Supplied passage -

L. Scott Mills

L. Scott Mills

Fellow: Awarded 2009
Field of Study: Organismic Biology & Ecology

Competition: US & Canada

University of Montana

Dr. L. Scott Mills is Associate Vice President of Research for Global Change and Sustainability, and a Wildlife Biology Professor, at the University of Montana. From 2013 to 2016 he coordinated cross-cutting research initiatives in a focal initiative on Global Environmental Change and Human Well-Being as a Chancellor’s Faculty Excellence hire at North Carolina State University.

As an applied wildlife population biologist, Dr. Mills’ research integrates field studies, DNA-based genetic analyses, and computer models to understand how wild animal populations–and their associated ecosystems–respond to human-caused global changes. Some of the species he has studied include salamanders, snowshoe hares, snow leopards, coyotes, elephants, tigers, lynx, bighorn sheep, fruit bats, voles, marmots, and mountain lions. One of his primary current research themes centers on how well animals may be able to adapt to rapid human-caused stressors, including climate change. His work is international in scope, with graduate students from and research collaborations in Scotland, Portugal, Sweden, India, Bhutan, New Zealand, and Russia.

Extracted data -
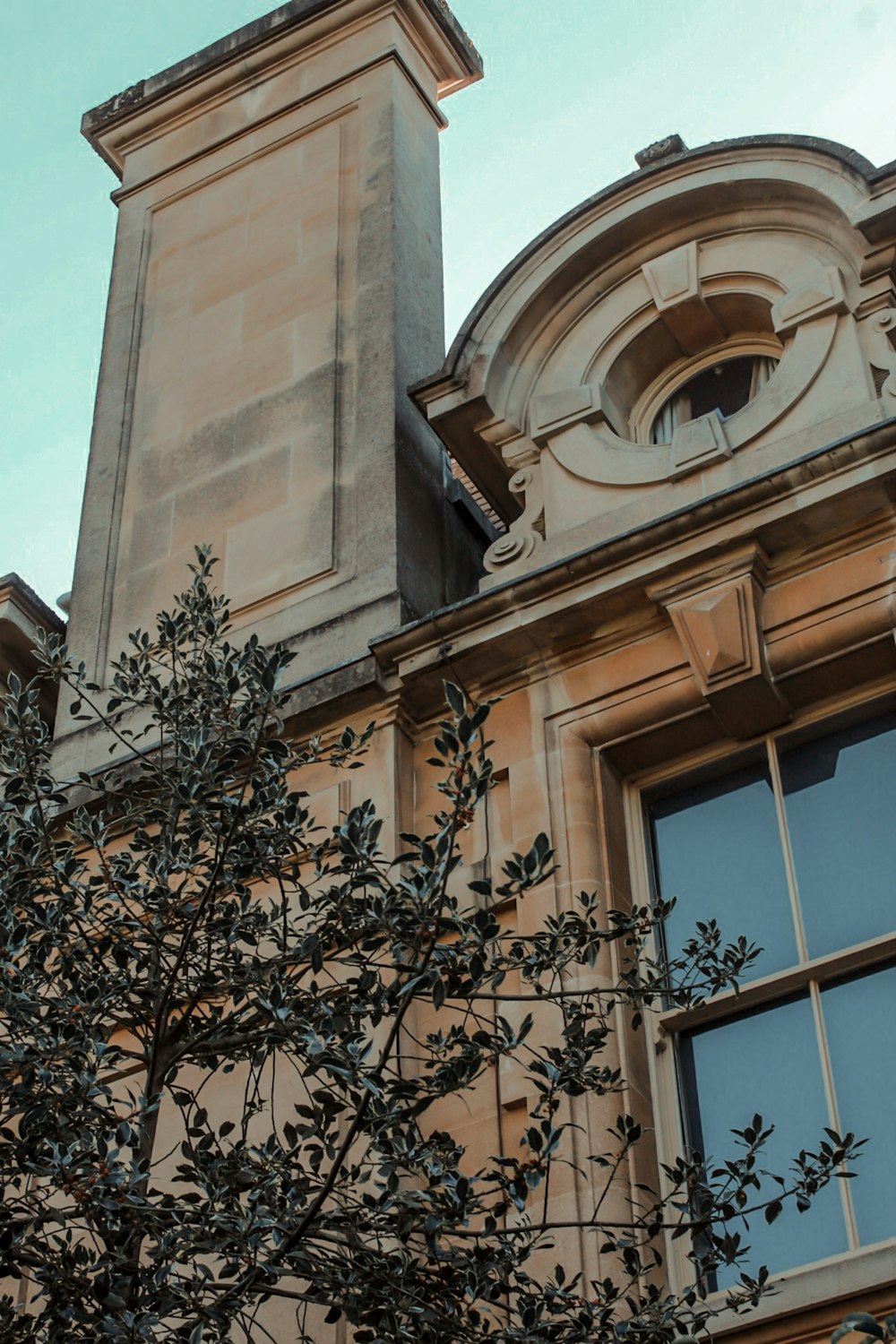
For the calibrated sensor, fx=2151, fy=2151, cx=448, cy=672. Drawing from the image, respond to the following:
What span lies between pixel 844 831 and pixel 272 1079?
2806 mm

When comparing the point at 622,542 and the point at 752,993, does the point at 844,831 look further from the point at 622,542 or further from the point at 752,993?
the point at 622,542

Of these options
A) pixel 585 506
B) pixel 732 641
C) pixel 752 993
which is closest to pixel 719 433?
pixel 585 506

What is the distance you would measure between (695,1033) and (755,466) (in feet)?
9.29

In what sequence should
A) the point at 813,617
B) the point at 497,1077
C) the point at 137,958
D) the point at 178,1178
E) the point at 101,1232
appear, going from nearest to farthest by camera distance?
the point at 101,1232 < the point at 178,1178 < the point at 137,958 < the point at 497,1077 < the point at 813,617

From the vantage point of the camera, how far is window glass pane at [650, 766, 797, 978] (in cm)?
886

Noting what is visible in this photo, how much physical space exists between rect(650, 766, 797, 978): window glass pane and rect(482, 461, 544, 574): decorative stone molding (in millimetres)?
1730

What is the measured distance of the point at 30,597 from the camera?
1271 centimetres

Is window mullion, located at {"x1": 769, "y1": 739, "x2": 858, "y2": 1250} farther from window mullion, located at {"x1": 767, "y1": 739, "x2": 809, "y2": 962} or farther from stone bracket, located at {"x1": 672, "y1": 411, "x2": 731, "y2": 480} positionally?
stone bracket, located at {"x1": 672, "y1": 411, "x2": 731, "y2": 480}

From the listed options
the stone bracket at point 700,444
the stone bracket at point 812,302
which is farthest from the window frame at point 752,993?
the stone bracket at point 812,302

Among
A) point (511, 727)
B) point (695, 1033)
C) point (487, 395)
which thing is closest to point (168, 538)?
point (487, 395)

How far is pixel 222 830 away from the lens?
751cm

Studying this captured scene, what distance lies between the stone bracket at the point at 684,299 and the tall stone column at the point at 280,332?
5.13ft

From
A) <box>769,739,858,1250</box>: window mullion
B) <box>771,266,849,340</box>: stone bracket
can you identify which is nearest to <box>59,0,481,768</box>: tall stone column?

Check your understanding -
1. In the profile of L. Scott Mills, at which university did he coordinate cross-cutting research initiatives from 2013 to 2016?
2. Extend the profile of L. Scott Mills with one more paragraph that picks up after its final sentence.

Answers for this exercise -
1. North Carolina State University.

2.
Early in his career at University of Montana, Dr. Mills was awarded one of the most prestigious awards given by National Science Foundation to junior faculty: A Faculty Early Career Development award. Since then he has published over 100 scientific articles and 3 books, and has given over 150 professional presentations including testimony to the U.S. Congress on the role of ethics in conservation science. His textbook, Conservation of Wildlife Populations: Demography, Genetics, and Management, is already widely used by students and professionals throughout the world. Even children are being introduced to his work: in Hopping Ahead of Climate Change (2016), Sneed B. Collard III explains for his young audience Dr. Mills’ study of the effect of global warming on snowshoe hares.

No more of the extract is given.